Rewrite the records starting at the line that has "Starting from furthest" and ending with the line that has "3. point (96, 465)". Put "ordered" in place of "arranged" and leave everything else unchanged.
* * * * * * *
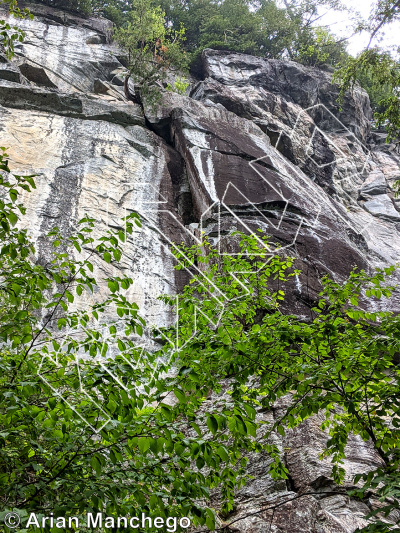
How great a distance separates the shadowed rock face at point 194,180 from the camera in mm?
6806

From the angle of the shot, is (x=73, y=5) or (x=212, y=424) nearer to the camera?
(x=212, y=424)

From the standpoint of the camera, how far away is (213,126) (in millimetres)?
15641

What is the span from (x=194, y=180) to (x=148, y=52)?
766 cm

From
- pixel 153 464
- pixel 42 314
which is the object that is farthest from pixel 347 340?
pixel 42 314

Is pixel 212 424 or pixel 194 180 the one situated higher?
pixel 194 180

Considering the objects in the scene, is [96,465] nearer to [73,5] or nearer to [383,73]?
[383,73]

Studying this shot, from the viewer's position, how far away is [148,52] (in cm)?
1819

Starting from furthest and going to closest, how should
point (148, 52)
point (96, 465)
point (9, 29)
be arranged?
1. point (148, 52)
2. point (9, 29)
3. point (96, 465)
* * * * * * *
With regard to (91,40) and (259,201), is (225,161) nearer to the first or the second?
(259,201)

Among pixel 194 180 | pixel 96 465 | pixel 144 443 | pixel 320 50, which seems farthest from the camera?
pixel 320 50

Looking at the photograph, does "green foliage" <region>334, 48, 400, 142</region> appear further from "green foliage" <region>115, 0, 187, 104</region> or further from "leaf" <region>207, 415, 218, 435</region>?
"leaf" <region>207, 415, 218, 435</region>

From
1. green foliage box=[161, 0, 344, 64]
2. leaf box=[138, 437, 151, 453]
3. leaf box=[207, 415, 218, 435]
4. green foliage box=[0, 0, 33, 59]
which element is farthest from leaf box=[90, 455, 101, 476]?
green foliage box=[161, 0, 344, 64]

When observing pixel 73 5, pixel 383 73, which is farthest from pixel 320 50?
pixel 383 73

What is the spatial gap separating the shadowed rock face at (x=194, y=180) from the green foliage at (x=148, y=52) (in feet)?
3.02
* * * * * * *
* **Finished task**
Starting from furthest and going to closest, how should
point (148, 52)
point (96, 465)
point (9, 29)
be ordered?
1. point (148, 52)
2. point (9, 29)
3. point (96, 465)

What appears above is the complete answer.